In the text about Trump's executive order on the Affordable Care Act, rename "hardship waivers" as "hardship exemptions" and give again the part that opens with the words containing "While the Obama" and closes with "without congressional authorization.".

■ DOCUMENT PASSAGE ■
********

Jost said that there are limits to what Trump and his agency heads can do on the administrative front without going through a long and tortured federal rule-making process. He told VOX.com in a separate interview, “I think he’s been advised that he can’t repeal the Affordable Care Act through executive action, and now we see where this goes.”
Indeed, many of the provisions that Trump and his GOP allies are determined to root out – especially premium subsidies for lower-income Americans, mandates, and taxes on insurers and businesses and financial penalties for individuals who fail to purchase coverage – are embedded in law and can only be changed by congressional action.
The individual mandate, which requires uninsured Americas to purchase coverage under the threat of penalty on their federal tax returns, is essential to forcing younger, healthier people to join the pool of beneficiaries and help offset the cost of coverage for older, sicker people. Without the mandate, insurers couldn’t make a profit.
But that mandate has not panned out. After doing the math, many younger Americans have opted to pay the penalty rather than sign up for Obamacare and expensive premiums, which they cannot afford. So they’re taking their chances that they remain healthy and avoid serious accidents.
While the Obama administration often granted hardship waivers to people facing penalties, experts say it is highly unlikely the Trump administration could greatly expand the waivers without congressional authorization.
Joseph Antos, a health care scholar at the conservative-leaning American Enterprise Institute, said Trump’s executive order “is more of an admonition and political statement than an instruction to act.” He predicted that little will happen internally until Trump gets his health care team in place – and that may not be for a while.
Rep. Tom Price (R-GA), Trump’s nominee for secretary of health and human services, has run into tough opposition from the Democrats during his Senate confirmation process because of allegations he repeatedly engaged in insider stock trading as a member of the House Ways and Means Committee. Those hearings could drag on until the middle of February or longer. Without Price and Seema Verma, Trump’s choice to head the HHS’s Centers for Medicare and Medicaid Services, in place, there is relatively little the new administration can do to alter Obamacare.
“Any concrete action will require leadership from the Secretary of HHS,” Antos said in an email. “Acting officials are careerists who generally won’t get out ahead of the politics. Tom Price would have some ideas about what could be slowed down or not pursued, but he won’t be Secretary very soon.
Larry Levitt, a vice president of the Kaiser Family Foundation and an expert on Obamacare, said in an email, “The [Trump] order doesn’t by itself do anything, but it signals the direction the Trump Administration intends to go in.”
Levitt noted that the Obama Administration delayed the enforcement of a number of rules and penalties, including a mandate for businesses to provide health insurance to their employees, so there certainly is precedent for the Trump administration to come up with other waivers and exceptions.
Yet unless Trump and the Republicans are willing to risk the complete collapse of the individual insurance market before they can agree on a suitable replacement, they will have to be careful not to spook insurers too much – especially after the release of Trump’s executive order on Friday night.
“One thing for sure is that this order creates significant uncertainty for insurers just as they are deciding whether to participate in the individual market for 2018 and how much to increase premiums,” Levitt said.

********

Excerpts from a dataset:
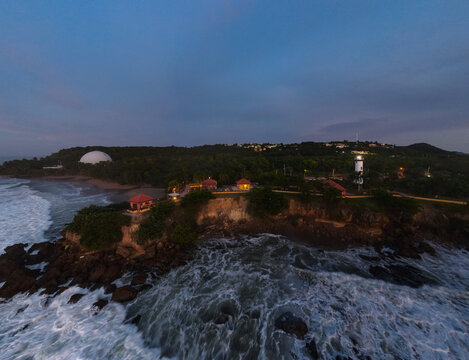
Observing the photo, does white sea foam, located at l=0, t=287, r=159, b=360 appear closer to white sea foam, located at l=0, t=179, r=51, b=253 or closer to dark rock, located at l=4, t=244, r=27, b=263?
dark rock, located at l=4, t=244, r=27, b=263

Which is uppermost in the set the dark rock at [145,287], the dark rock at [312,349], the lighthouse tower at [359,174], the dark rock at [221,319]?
the lighthouse tower at [359,174]

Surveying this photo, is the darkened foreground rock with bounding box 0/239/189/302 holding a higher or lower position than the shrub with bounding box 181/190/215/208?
lower

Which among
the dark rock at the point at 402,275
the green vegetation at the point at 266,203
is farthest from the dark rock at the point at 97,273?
the dark rock at the point at 402,275

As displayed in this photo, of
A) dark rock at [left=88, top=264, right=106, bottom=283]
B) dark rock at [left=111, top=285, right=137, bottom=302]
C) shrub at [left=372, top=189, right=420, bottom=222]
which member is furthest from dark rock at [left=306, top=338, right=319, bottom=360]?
shrub at [left=372, top=189, right=420, bottom=222]

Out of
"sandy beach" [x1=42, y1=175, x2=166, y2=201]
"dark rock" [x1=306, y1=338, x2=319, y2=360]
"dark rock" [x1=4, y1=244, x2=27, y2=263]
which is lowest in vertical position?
"dark rock" [x1=306, y1=338, x2=319, y2=360]

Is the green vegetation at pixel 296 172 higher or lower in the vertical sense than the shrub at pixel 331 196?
higher

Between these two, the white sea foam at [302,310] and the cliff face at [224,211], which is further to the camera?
the cliff face at [224,211]

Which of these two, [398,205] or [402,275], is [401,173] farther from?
[402,275]

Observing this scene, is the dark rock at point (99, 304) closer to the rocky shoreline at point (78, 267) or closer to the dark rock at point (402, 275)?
the rocky shoreline at point (78, 267)
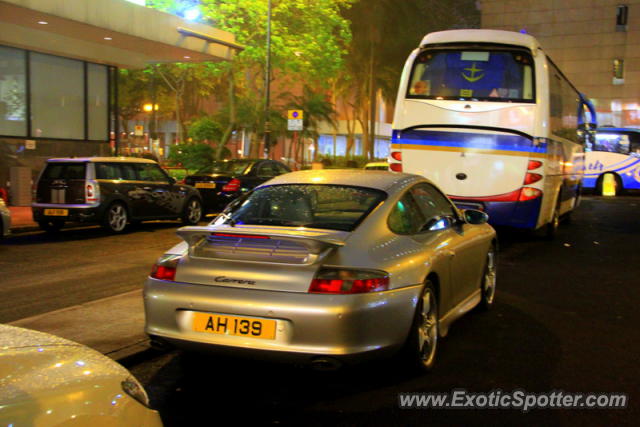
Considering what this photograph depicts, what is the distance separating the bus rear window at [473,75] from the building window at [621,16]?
53.4 m

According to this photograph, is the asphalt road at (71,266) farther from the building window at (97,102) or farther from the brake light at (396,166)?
the building window at (97,102)

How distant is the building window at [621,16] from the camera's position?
58.0m

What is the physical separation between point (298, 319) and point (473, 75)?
28.7ft

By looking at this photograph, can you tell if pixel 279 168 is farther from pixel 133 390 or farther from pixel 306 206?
pixel 133 390

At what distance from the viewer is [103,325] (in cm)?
574

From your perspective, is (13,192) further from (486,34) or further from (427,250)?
(427,250)

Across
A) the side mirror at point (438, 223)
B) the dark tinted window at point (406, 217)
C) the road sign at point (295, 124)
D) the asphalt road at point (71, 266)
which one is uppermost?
the road sign at point (295, 124)

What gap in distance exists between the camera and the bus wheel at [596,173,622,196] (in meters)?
28.9

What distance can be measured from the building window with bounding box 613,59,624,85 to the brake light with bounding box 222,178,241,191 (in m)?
51.6

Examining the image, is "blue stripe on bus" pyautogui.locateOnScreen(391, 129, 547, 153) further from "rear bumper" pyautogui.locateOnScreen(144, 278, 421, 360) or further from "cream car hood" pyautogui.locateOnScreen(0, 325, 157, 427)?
"cream car hood" pyautogui.locateOnScreen(0, 325, 157, 427)

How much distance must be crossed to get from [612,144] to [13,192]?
2276cm

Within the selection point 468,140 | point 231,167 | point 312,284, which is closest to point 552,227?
point 468,140

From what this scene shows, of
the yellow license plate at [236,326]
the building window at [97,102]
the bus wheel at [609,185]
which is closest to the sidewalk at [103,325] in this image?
the yellow license plate at [236,326]

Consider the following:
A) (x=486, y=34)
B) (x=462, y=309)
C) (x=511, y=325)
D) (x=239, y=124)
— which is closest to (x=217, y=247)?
(x=462, y=309)
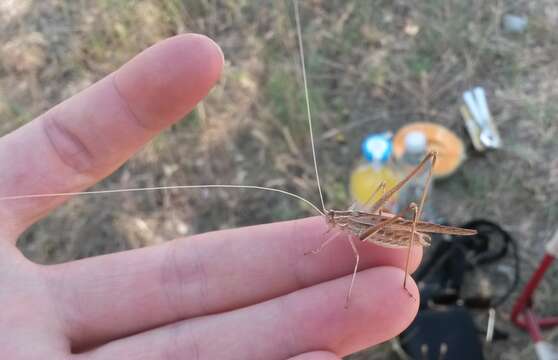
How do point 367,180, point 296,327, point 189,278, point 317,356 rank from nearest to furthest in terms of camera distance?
point 317,356 → point 296,327 → point 189,278 → point 367,180

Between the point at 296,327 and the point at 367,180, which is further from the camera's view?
the point at 367,180

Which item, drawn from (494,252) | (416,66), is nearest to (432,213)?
(494,252)

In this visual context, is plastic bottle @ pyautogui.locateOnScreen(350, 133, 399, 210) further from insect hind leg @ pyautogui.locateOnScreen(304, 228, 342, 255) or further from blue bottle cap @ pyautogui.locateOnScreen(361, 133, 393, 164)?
insect hind leg @ pyautogui.locateOnScreen(304, 228, 342, 255)

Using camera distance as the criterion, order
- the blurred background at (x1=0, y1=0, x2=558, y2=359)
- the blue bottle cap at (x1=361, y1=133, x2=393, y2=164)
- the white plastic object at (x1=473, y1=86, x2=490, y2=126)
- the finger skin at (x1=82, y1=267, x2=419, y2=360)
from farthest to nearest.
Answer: the white plastic object at (x1=473, y1=86, x2=490, y2=126) < the blurred background at (x1=0, y1=0, x2=558, y2=359) < the blue bottle cap at (x1=361, y1=133, x2=393, y2=164) < the finger skin at (x1=82, y1=267, x2=419, y2=360)

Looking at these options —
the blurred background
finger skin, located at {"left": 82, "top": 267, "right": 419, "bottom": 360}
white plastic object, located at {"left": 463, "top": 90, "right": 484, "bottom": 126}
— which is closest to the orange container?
the blurred background

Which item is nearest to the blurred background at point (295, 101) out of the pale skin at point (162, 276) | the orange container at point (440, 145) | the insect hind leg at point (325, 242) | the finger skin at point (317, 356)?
the orange container at point (440, 145)

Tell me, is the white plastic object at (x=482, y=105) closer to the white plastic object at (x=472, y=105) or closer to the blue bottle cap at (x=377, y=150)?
the white plastic object at (x=472, y=105)

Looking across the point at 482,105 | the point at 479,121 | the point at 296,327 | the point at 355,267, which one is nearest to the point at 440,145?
the point at 479,121

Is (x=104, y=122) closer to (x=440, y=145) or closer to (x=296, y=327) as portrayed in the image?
(x=296, y=327)
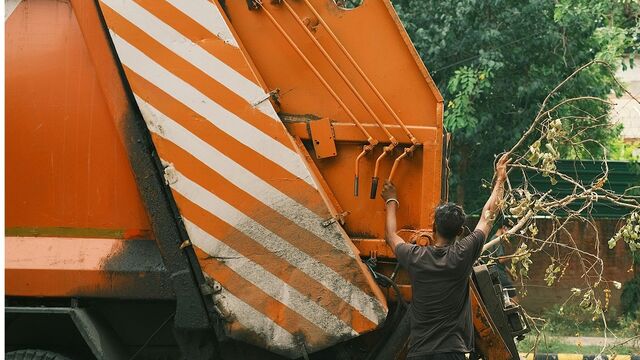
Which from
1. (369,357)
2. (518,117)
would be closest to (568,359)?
(518,117)

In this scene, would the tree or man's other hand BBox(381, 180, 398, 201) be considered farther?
the tree

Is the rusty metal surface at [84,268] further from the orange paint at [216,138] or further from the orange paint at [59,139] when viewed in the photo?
the orange paint at [216,138]

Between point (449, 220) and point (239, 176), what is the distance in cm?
101

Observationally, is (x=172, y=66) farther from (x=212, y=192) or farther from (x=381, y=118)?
(x=381, y=118)

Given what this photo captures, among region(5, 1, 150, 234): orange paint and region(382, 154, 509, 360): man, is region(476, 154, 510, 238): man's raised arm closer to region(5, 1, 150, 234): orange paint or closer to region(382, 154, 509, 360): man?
region(382, 154, 509, 360): man

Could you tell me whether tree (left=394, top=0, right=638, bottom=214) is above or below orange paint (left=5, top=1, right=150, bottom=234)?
below

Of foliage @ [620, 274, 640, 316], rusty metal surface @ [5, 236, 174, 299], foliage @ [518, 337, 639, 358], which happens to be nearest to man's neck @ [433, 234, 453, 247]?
rusty metal surface @ [5, 236, 174, 299]

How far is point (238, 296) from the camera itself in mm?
4664

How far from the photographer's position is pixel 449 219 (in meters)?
4.58

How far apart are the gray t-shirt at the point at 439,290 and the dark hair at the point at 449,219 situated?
2.8 inches

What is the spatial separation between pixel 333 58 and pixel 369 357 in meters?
1.49

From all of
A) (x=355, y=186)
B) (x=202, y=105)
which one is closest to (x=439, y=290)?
(x=355, y=186)

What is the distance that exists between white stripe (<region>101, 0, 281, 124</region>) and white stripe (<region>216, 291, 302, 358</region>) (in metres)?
0.89

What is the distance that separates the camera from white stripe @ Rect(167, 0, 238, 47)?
4730mm
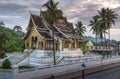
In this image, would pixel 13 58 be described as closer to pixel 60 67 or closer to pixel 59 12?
pixel 59 12

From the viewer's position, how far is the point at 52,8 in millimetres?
43844

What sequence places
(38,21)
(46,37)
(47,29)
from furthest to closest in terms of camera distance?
(47,29) → (38,21) → (46,37)

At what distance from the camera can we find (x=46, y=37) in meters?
53.3

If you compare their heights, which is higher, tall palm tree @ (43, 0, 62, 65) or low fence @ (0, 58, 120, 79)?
tall palm tree @ (43, 0, 62, 65)

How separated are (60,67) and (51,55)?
16458 millimetres

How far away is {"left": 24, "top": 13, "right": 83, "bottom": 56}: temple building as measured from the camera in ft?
175

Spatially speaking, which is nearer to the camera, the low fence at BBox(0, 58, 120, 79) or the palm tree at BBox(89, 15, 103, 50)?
the low fence at BBox(0, 58, 120, 79)

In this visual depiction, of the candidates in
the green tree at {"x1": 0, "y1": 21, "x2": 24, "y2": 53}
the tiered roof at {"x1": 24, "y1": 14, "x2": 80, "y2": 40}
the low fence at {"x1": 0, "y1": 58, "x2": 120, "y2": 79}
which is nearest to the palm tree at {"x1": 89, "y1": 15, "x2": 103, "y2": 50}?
the tiered roof at {"x1": 24, "y1": 14, "x2": 80, "y2": 40}

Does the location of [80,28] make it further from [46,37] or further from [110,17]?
[46,37]

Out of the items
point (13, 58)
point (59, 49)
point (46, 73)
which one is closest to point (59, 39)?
point (59, 49)

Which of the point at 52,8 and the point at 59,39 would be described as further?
the point at 59,39

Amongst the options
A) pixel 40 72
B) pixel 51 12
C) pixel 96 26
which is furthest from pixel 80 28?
pixel 40 72

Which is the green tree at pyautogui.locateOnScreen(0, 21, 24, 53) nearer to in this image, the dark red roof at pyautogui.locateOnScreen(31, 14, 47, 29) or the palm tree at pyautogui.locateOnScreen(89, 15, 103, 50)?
the dark red roof at pyautogui.locateOnScreen(31, 14, 47, 29)

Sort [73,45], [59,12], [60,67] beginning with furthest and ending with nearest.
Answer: [73,45] < [59,12] < [60,67]
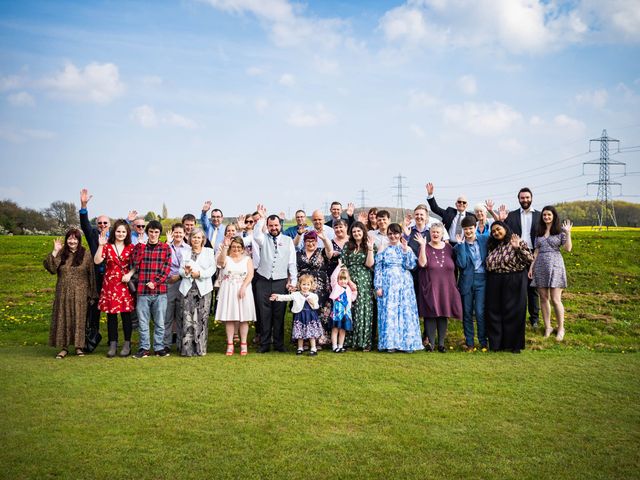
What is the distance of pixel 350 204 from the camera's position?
35.0ft

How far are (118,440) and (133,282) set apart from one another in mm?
4112

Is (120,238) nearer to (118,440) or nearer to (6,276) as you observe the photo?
(118,440)

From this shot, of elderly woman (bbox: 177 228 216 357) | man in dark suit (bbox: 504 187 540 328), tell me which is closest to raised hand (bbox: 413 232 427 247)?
man in dark suit (bbox: 504 187 540 328)

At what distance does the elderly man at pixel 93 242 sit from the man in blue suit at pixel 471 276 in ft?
20.8

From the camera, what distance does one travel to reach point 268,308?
368 inches

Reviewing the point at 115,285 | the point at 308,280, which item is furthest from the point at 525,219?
the point at 115,285

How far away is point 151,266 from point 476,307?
5725 millimetres

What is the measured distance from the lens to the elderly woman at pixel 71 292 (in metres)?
8.57

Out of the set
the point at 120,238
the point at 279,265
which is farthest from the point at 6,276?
the point at 279,265

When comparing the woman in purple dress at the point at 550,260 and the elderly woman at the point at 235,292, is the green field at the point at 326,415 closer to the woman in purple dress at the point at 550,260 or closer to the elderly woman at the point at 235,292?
the elderly woman at the point at 235,292

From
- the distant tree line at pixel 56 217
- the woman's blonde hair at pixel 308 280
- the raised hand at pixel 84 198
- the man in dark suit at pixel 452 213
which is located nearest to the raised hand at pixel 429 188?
the man in dark suit at pixel 452 213

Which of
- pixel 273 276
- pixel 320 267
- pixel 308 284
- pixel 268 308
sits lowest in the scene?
pixel 268 308

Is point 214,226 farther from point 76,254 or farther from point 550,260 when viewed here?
point 550,260

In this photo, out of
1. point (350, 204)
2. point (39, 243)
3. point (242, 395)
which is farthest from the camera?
point (39, 243)
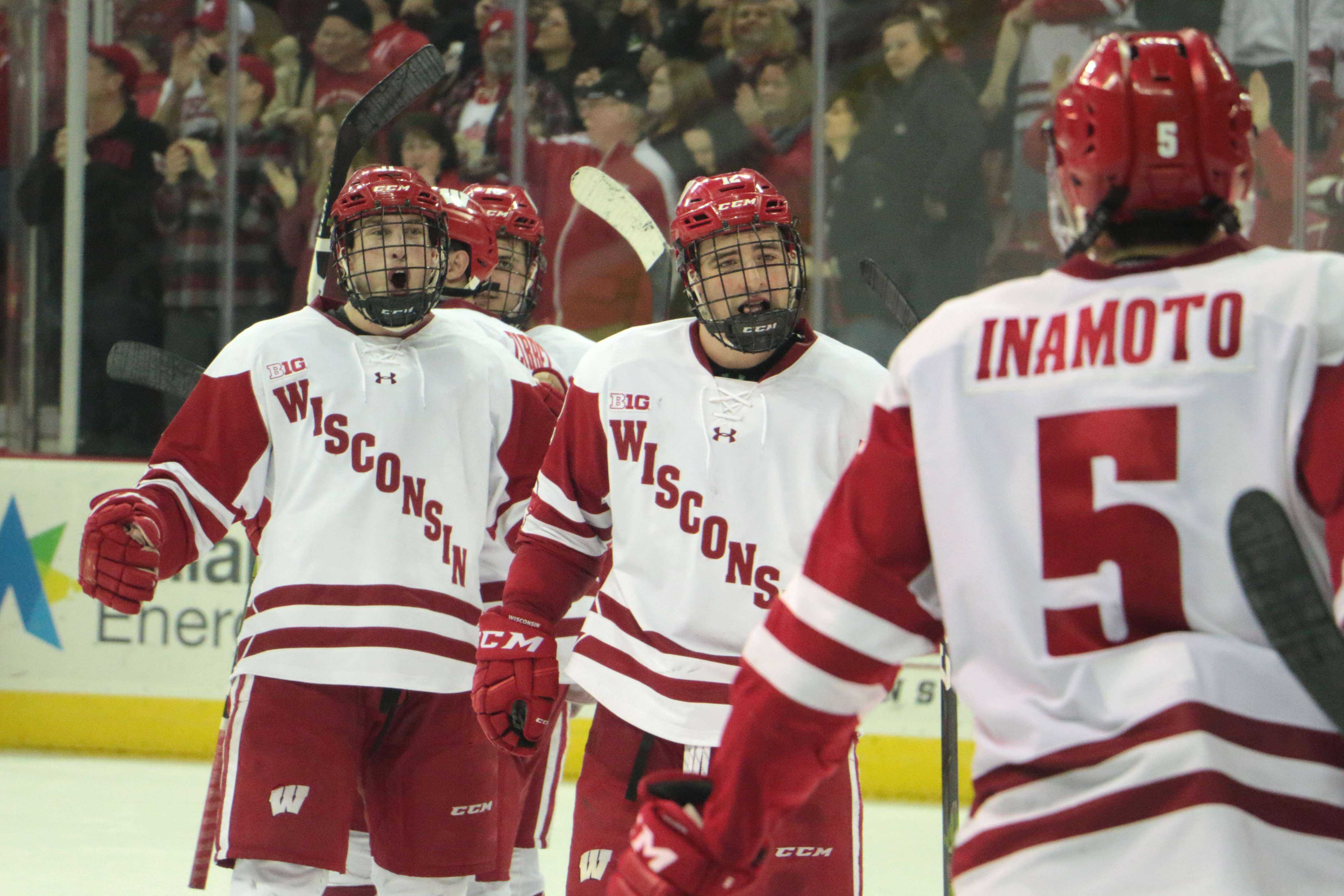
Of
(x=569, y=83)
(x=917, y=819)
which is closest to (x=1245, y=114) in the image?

********

■ REPLY ■
While the Obama administration often granted hardship exemptions to people facing penalties, experts say it is highly unlikely the Trump administration could greatly expand the waivers without congressional authorization.